#### Data to process
+++++

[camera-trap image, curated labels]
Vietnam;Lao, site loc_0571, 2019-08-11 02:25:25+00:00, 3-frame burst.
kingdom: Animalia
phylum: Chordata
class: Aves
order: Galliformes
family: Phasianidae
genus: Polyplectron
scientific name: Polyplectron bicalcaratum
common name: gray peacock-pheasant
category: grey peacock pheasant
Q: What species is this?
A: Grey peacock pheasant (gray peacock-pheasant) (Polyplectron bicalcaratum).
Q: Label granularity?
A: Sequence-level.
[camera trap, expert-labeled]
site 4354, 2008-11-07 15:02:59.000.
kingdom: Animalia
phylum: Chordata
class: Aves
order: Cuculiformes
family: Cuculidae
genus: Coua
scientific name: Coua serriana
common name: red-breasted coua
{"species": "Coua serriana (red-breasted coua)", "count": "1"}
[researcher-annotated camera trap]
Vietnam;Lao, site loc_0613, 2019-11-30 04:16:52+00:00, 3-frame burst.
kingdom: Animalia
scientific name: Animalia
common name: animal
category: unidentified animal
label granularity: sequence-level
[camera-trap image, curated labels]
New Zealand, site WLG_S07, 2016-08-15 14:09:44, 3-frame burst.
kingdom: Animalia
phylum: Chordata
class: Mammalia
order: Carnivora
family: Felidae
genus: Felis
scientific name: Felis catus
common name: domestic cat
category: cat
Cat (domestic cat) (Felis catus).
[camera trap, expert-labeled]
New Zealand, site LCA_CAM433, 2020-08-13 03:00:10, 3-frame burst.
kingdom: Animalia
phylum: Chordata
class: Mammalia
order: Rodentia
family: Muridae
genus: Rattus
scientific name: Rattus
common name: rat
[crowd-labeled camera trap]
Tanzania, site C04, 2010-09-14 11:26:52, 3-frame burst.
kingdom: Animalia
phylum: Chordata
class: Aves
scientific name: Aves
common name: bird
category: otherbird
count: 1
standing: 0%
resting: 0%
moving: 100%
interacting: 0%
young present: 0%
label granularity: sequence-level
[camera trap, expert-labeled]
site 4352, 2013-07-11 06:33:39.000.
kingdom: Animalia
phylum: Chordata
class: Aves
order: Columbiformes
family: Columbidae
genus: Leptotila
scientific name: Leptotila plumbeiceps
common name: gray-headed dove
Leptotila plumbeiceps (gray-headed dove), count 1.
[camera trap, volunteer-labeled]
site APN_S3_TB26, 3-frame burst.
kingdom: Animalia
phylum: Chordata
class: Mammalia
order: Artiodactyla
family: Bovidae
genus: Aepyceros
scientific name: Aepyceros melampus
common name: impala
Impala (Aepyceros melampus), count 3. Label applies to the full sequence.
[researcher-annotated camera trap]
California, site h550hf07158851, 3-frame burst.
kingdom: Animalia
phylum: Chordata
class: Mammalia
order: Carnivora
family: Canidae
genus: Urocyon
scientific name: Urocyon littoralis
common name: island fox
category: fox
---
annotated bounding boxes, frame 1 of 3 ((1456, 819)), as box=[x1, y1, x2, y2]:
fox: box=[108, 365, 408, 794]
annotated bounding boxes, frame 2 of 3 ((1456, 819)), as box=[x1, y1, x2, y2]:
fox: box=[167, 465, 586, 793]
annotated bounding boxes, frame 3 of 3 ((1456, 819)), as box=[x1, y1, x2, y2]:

+++++

Can you repeat, word for word, every line above from the one containing "family: Bovidae" down to the one containing "genus: Urocyon", including both?

family: Bovidae
genus: Aepyceros
scientific name: Aepyceros melampus
common name: impala
Impala (Aepyceros melampus), count 3. Label applies to the full sequence.
[researcher-annotated camera trap]
California, site h550hf07158851, 3-frame burst.
kingdom: Animalia
phylum: Chordata
class: Mammalia
order: Carnivora
family: Canidae
genus: Urocyon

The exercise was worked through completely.